Learner Readiness: 5 Tips to Help Learners Improve Their Focus
The traditional educational environment has long relied on attentive and passive learners to set the tone for productive instruction. However, these characteristics are not the natural dispositions of a majority of learners, particularly younger learners who crave more interactive learning experiences. Remote learning, which has become an increasing popular alternative to in-person learning formats, can make it even more difficult to engage learners, unless you’re employing particular strategies to provide more opportunities for interaction and collaborating in your virtual learning environments.
Fortunately, there are quite a few ways you can increase learner readiness and engagement whether you’re utilizing a hybrid or fully remote learning experience. In this blog post, we’ll explore some tips and strategies that can help support learner readiness and empower your learners in their educational journey.
Understand the Why Before the How
Learning a few teaching techniques may help alter the state of your classroom, but it won't guarantee your effectiveness as a teacher.

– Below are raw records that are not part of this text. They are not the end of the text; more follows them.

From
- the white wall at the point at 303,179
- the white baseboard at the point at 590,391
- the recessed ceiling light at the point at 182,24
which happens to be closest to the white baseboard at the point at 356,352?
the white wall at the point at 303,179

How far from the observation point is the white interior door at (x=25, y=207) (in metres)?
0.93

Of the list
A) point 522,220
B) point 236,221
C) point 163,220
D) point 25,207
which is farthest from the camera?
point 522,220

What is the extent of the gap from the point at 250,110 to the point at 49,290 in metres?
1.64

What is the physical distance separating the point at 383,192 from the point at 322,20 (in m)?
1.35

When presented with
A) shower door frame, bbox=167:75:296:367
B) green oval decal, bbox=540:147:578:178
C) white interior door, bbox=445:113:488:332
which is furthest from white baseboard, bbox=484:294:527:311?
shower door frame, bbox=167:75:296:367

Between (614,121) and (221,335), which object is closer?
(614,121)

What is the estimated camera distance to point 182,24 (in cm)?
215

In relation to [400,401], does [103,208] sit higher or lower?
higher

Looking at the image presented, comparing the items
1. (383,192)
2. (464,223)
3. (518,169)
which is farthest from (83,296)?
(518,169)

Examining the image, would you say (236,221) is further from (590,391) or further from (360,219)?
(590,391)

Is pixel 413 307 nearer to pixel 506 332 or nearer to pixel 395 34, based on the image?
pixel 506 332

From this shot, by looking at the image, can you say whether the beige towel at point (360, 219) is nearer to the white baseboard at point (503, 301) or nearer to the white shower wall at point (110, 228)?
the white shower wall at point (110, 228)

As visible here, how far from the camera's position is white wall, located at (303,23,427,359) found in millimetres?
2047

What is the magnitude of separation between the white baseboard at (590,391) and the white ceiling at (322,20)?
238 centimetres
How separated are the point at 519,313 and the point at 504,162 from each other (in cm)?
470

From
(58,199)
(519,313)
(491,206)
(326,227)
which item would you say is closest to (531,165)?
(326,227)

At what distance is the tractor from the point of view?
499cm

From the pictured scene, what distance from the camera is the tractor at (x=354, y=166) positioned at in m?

When you understand the purpose of learner readiness, you'll be more apt to naturally make adjustments to your teaching style, classroom management, and curriculum to encourage student success.
Learner readiness is the ability of a student to take new information and process it in a way that changes behaviors or leads to desired academic outcomes. In essence, it's the ability for an individual to actively engage in the learning process and take personal responsibility for learned information. The following strategies encourage students to become active participants rather than passive bystanders.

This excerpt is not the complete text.